- 1 (8 oz) package cream cheese, softened
- 1 stick of butter, softened
- 1 cup sugar
- 2 eggs, room temperature
- 1 cup mashed bananas, 3-4 medium
- 1 teaspoon vanilla
- 2 1/4 cups flour
- 1 1/2 teaspoons baking powder
- 1/2 teaspoon baking soda
- 1/4 teaspoon salt
- 3/4 – 1 cup chopped pecans
- 2 Tablespoons brown sugar
- 1/2–1 teaspoon cinnamon
- 3 Tablespoons all purpose flour
- 1 1/2 Tablespoons cold butter, cut into small pieces
- Preheat the oven to 350 degrees. Spray a 13×9 inch baking pan with baking spray.
- If you’re using frozen bananas, like I usually do, defrost them, peel and place in a fine mesh sieve. Drain until no liquid is left, about 5 minutes. Mash the bananas.
- In a standing mixer with paddle attachment, mix the cream cheese, butter and sugar until light and fluffy, about 3 minutes.
- With the mixer running on low, add eggs, one at a time until the eggs are incorporated.
- Add the mashed bananas and vanilla and mix to combine.
- Whisk the flour, baking powder, baking soda and salt in a bowl until evenly mixed. Add the dry ingredients to the batter and mix just until the dry ingredients are incorporated.
- Spread out the batter evenly in the prepared baking dish.
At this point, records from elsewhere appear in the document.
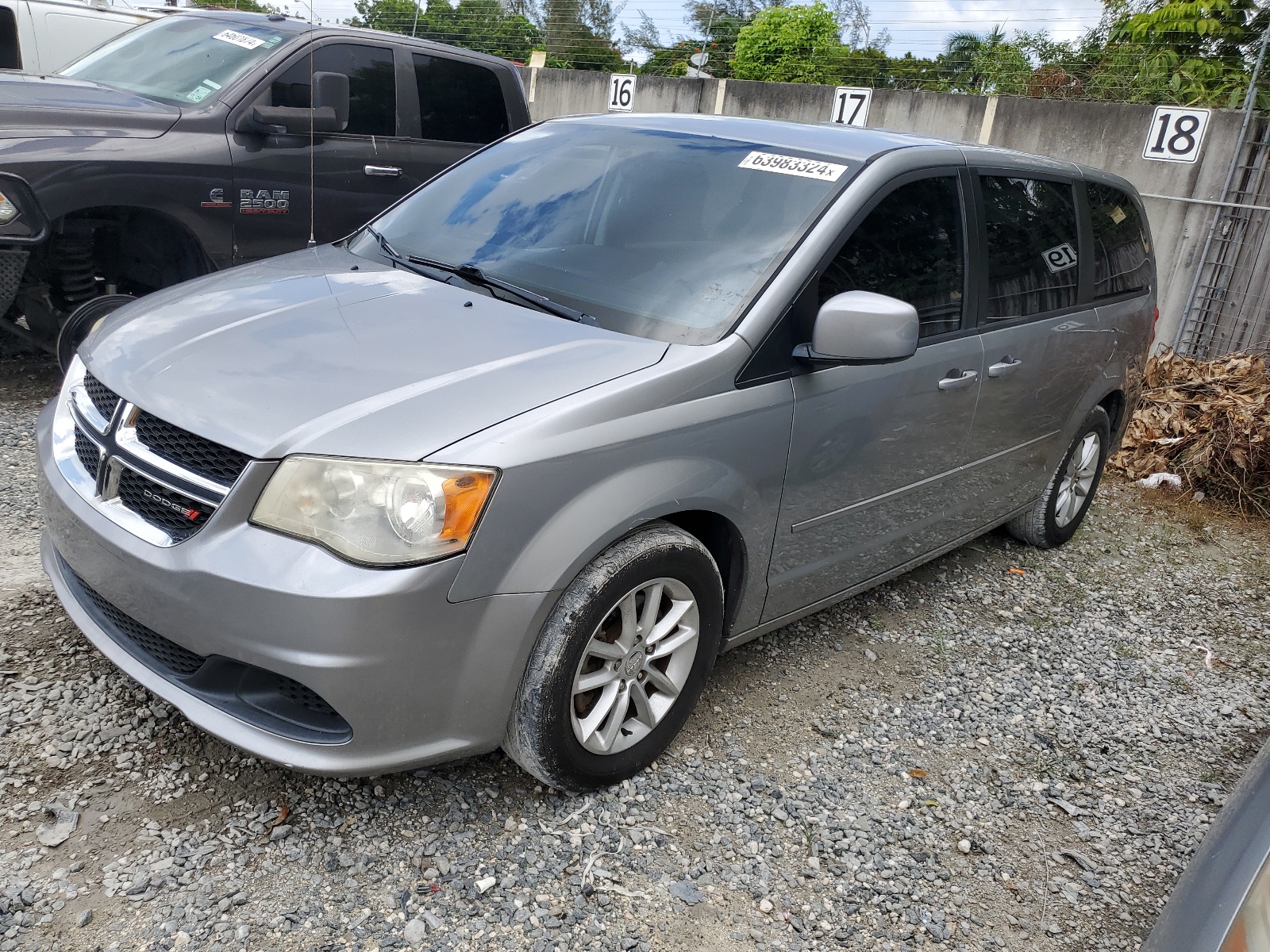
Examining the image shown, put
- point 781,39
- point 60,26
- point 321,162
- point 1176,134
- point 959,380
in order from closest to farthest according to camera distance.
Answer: point 959,380, point 321,162, point 1176,134, point 60,26, point 781,39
- Combine all the ingredients for the streusel topping together in a small bowl. Spread evenly over the batter.
- Bake for 35-40 minutes.
- I usually cut the coffecake into 4 portions. Wrap each portion in parchment paper and remember to label. Wrap each portion in several layers of plastic wrap or place in a ziptop bag or sealed container.
- To serve: Unwrap the coffecake and defrost. You can eat it as soon as it unthaws or place in the microwave for about a minute or heat up for about 10 minutes in a 400 degree oven.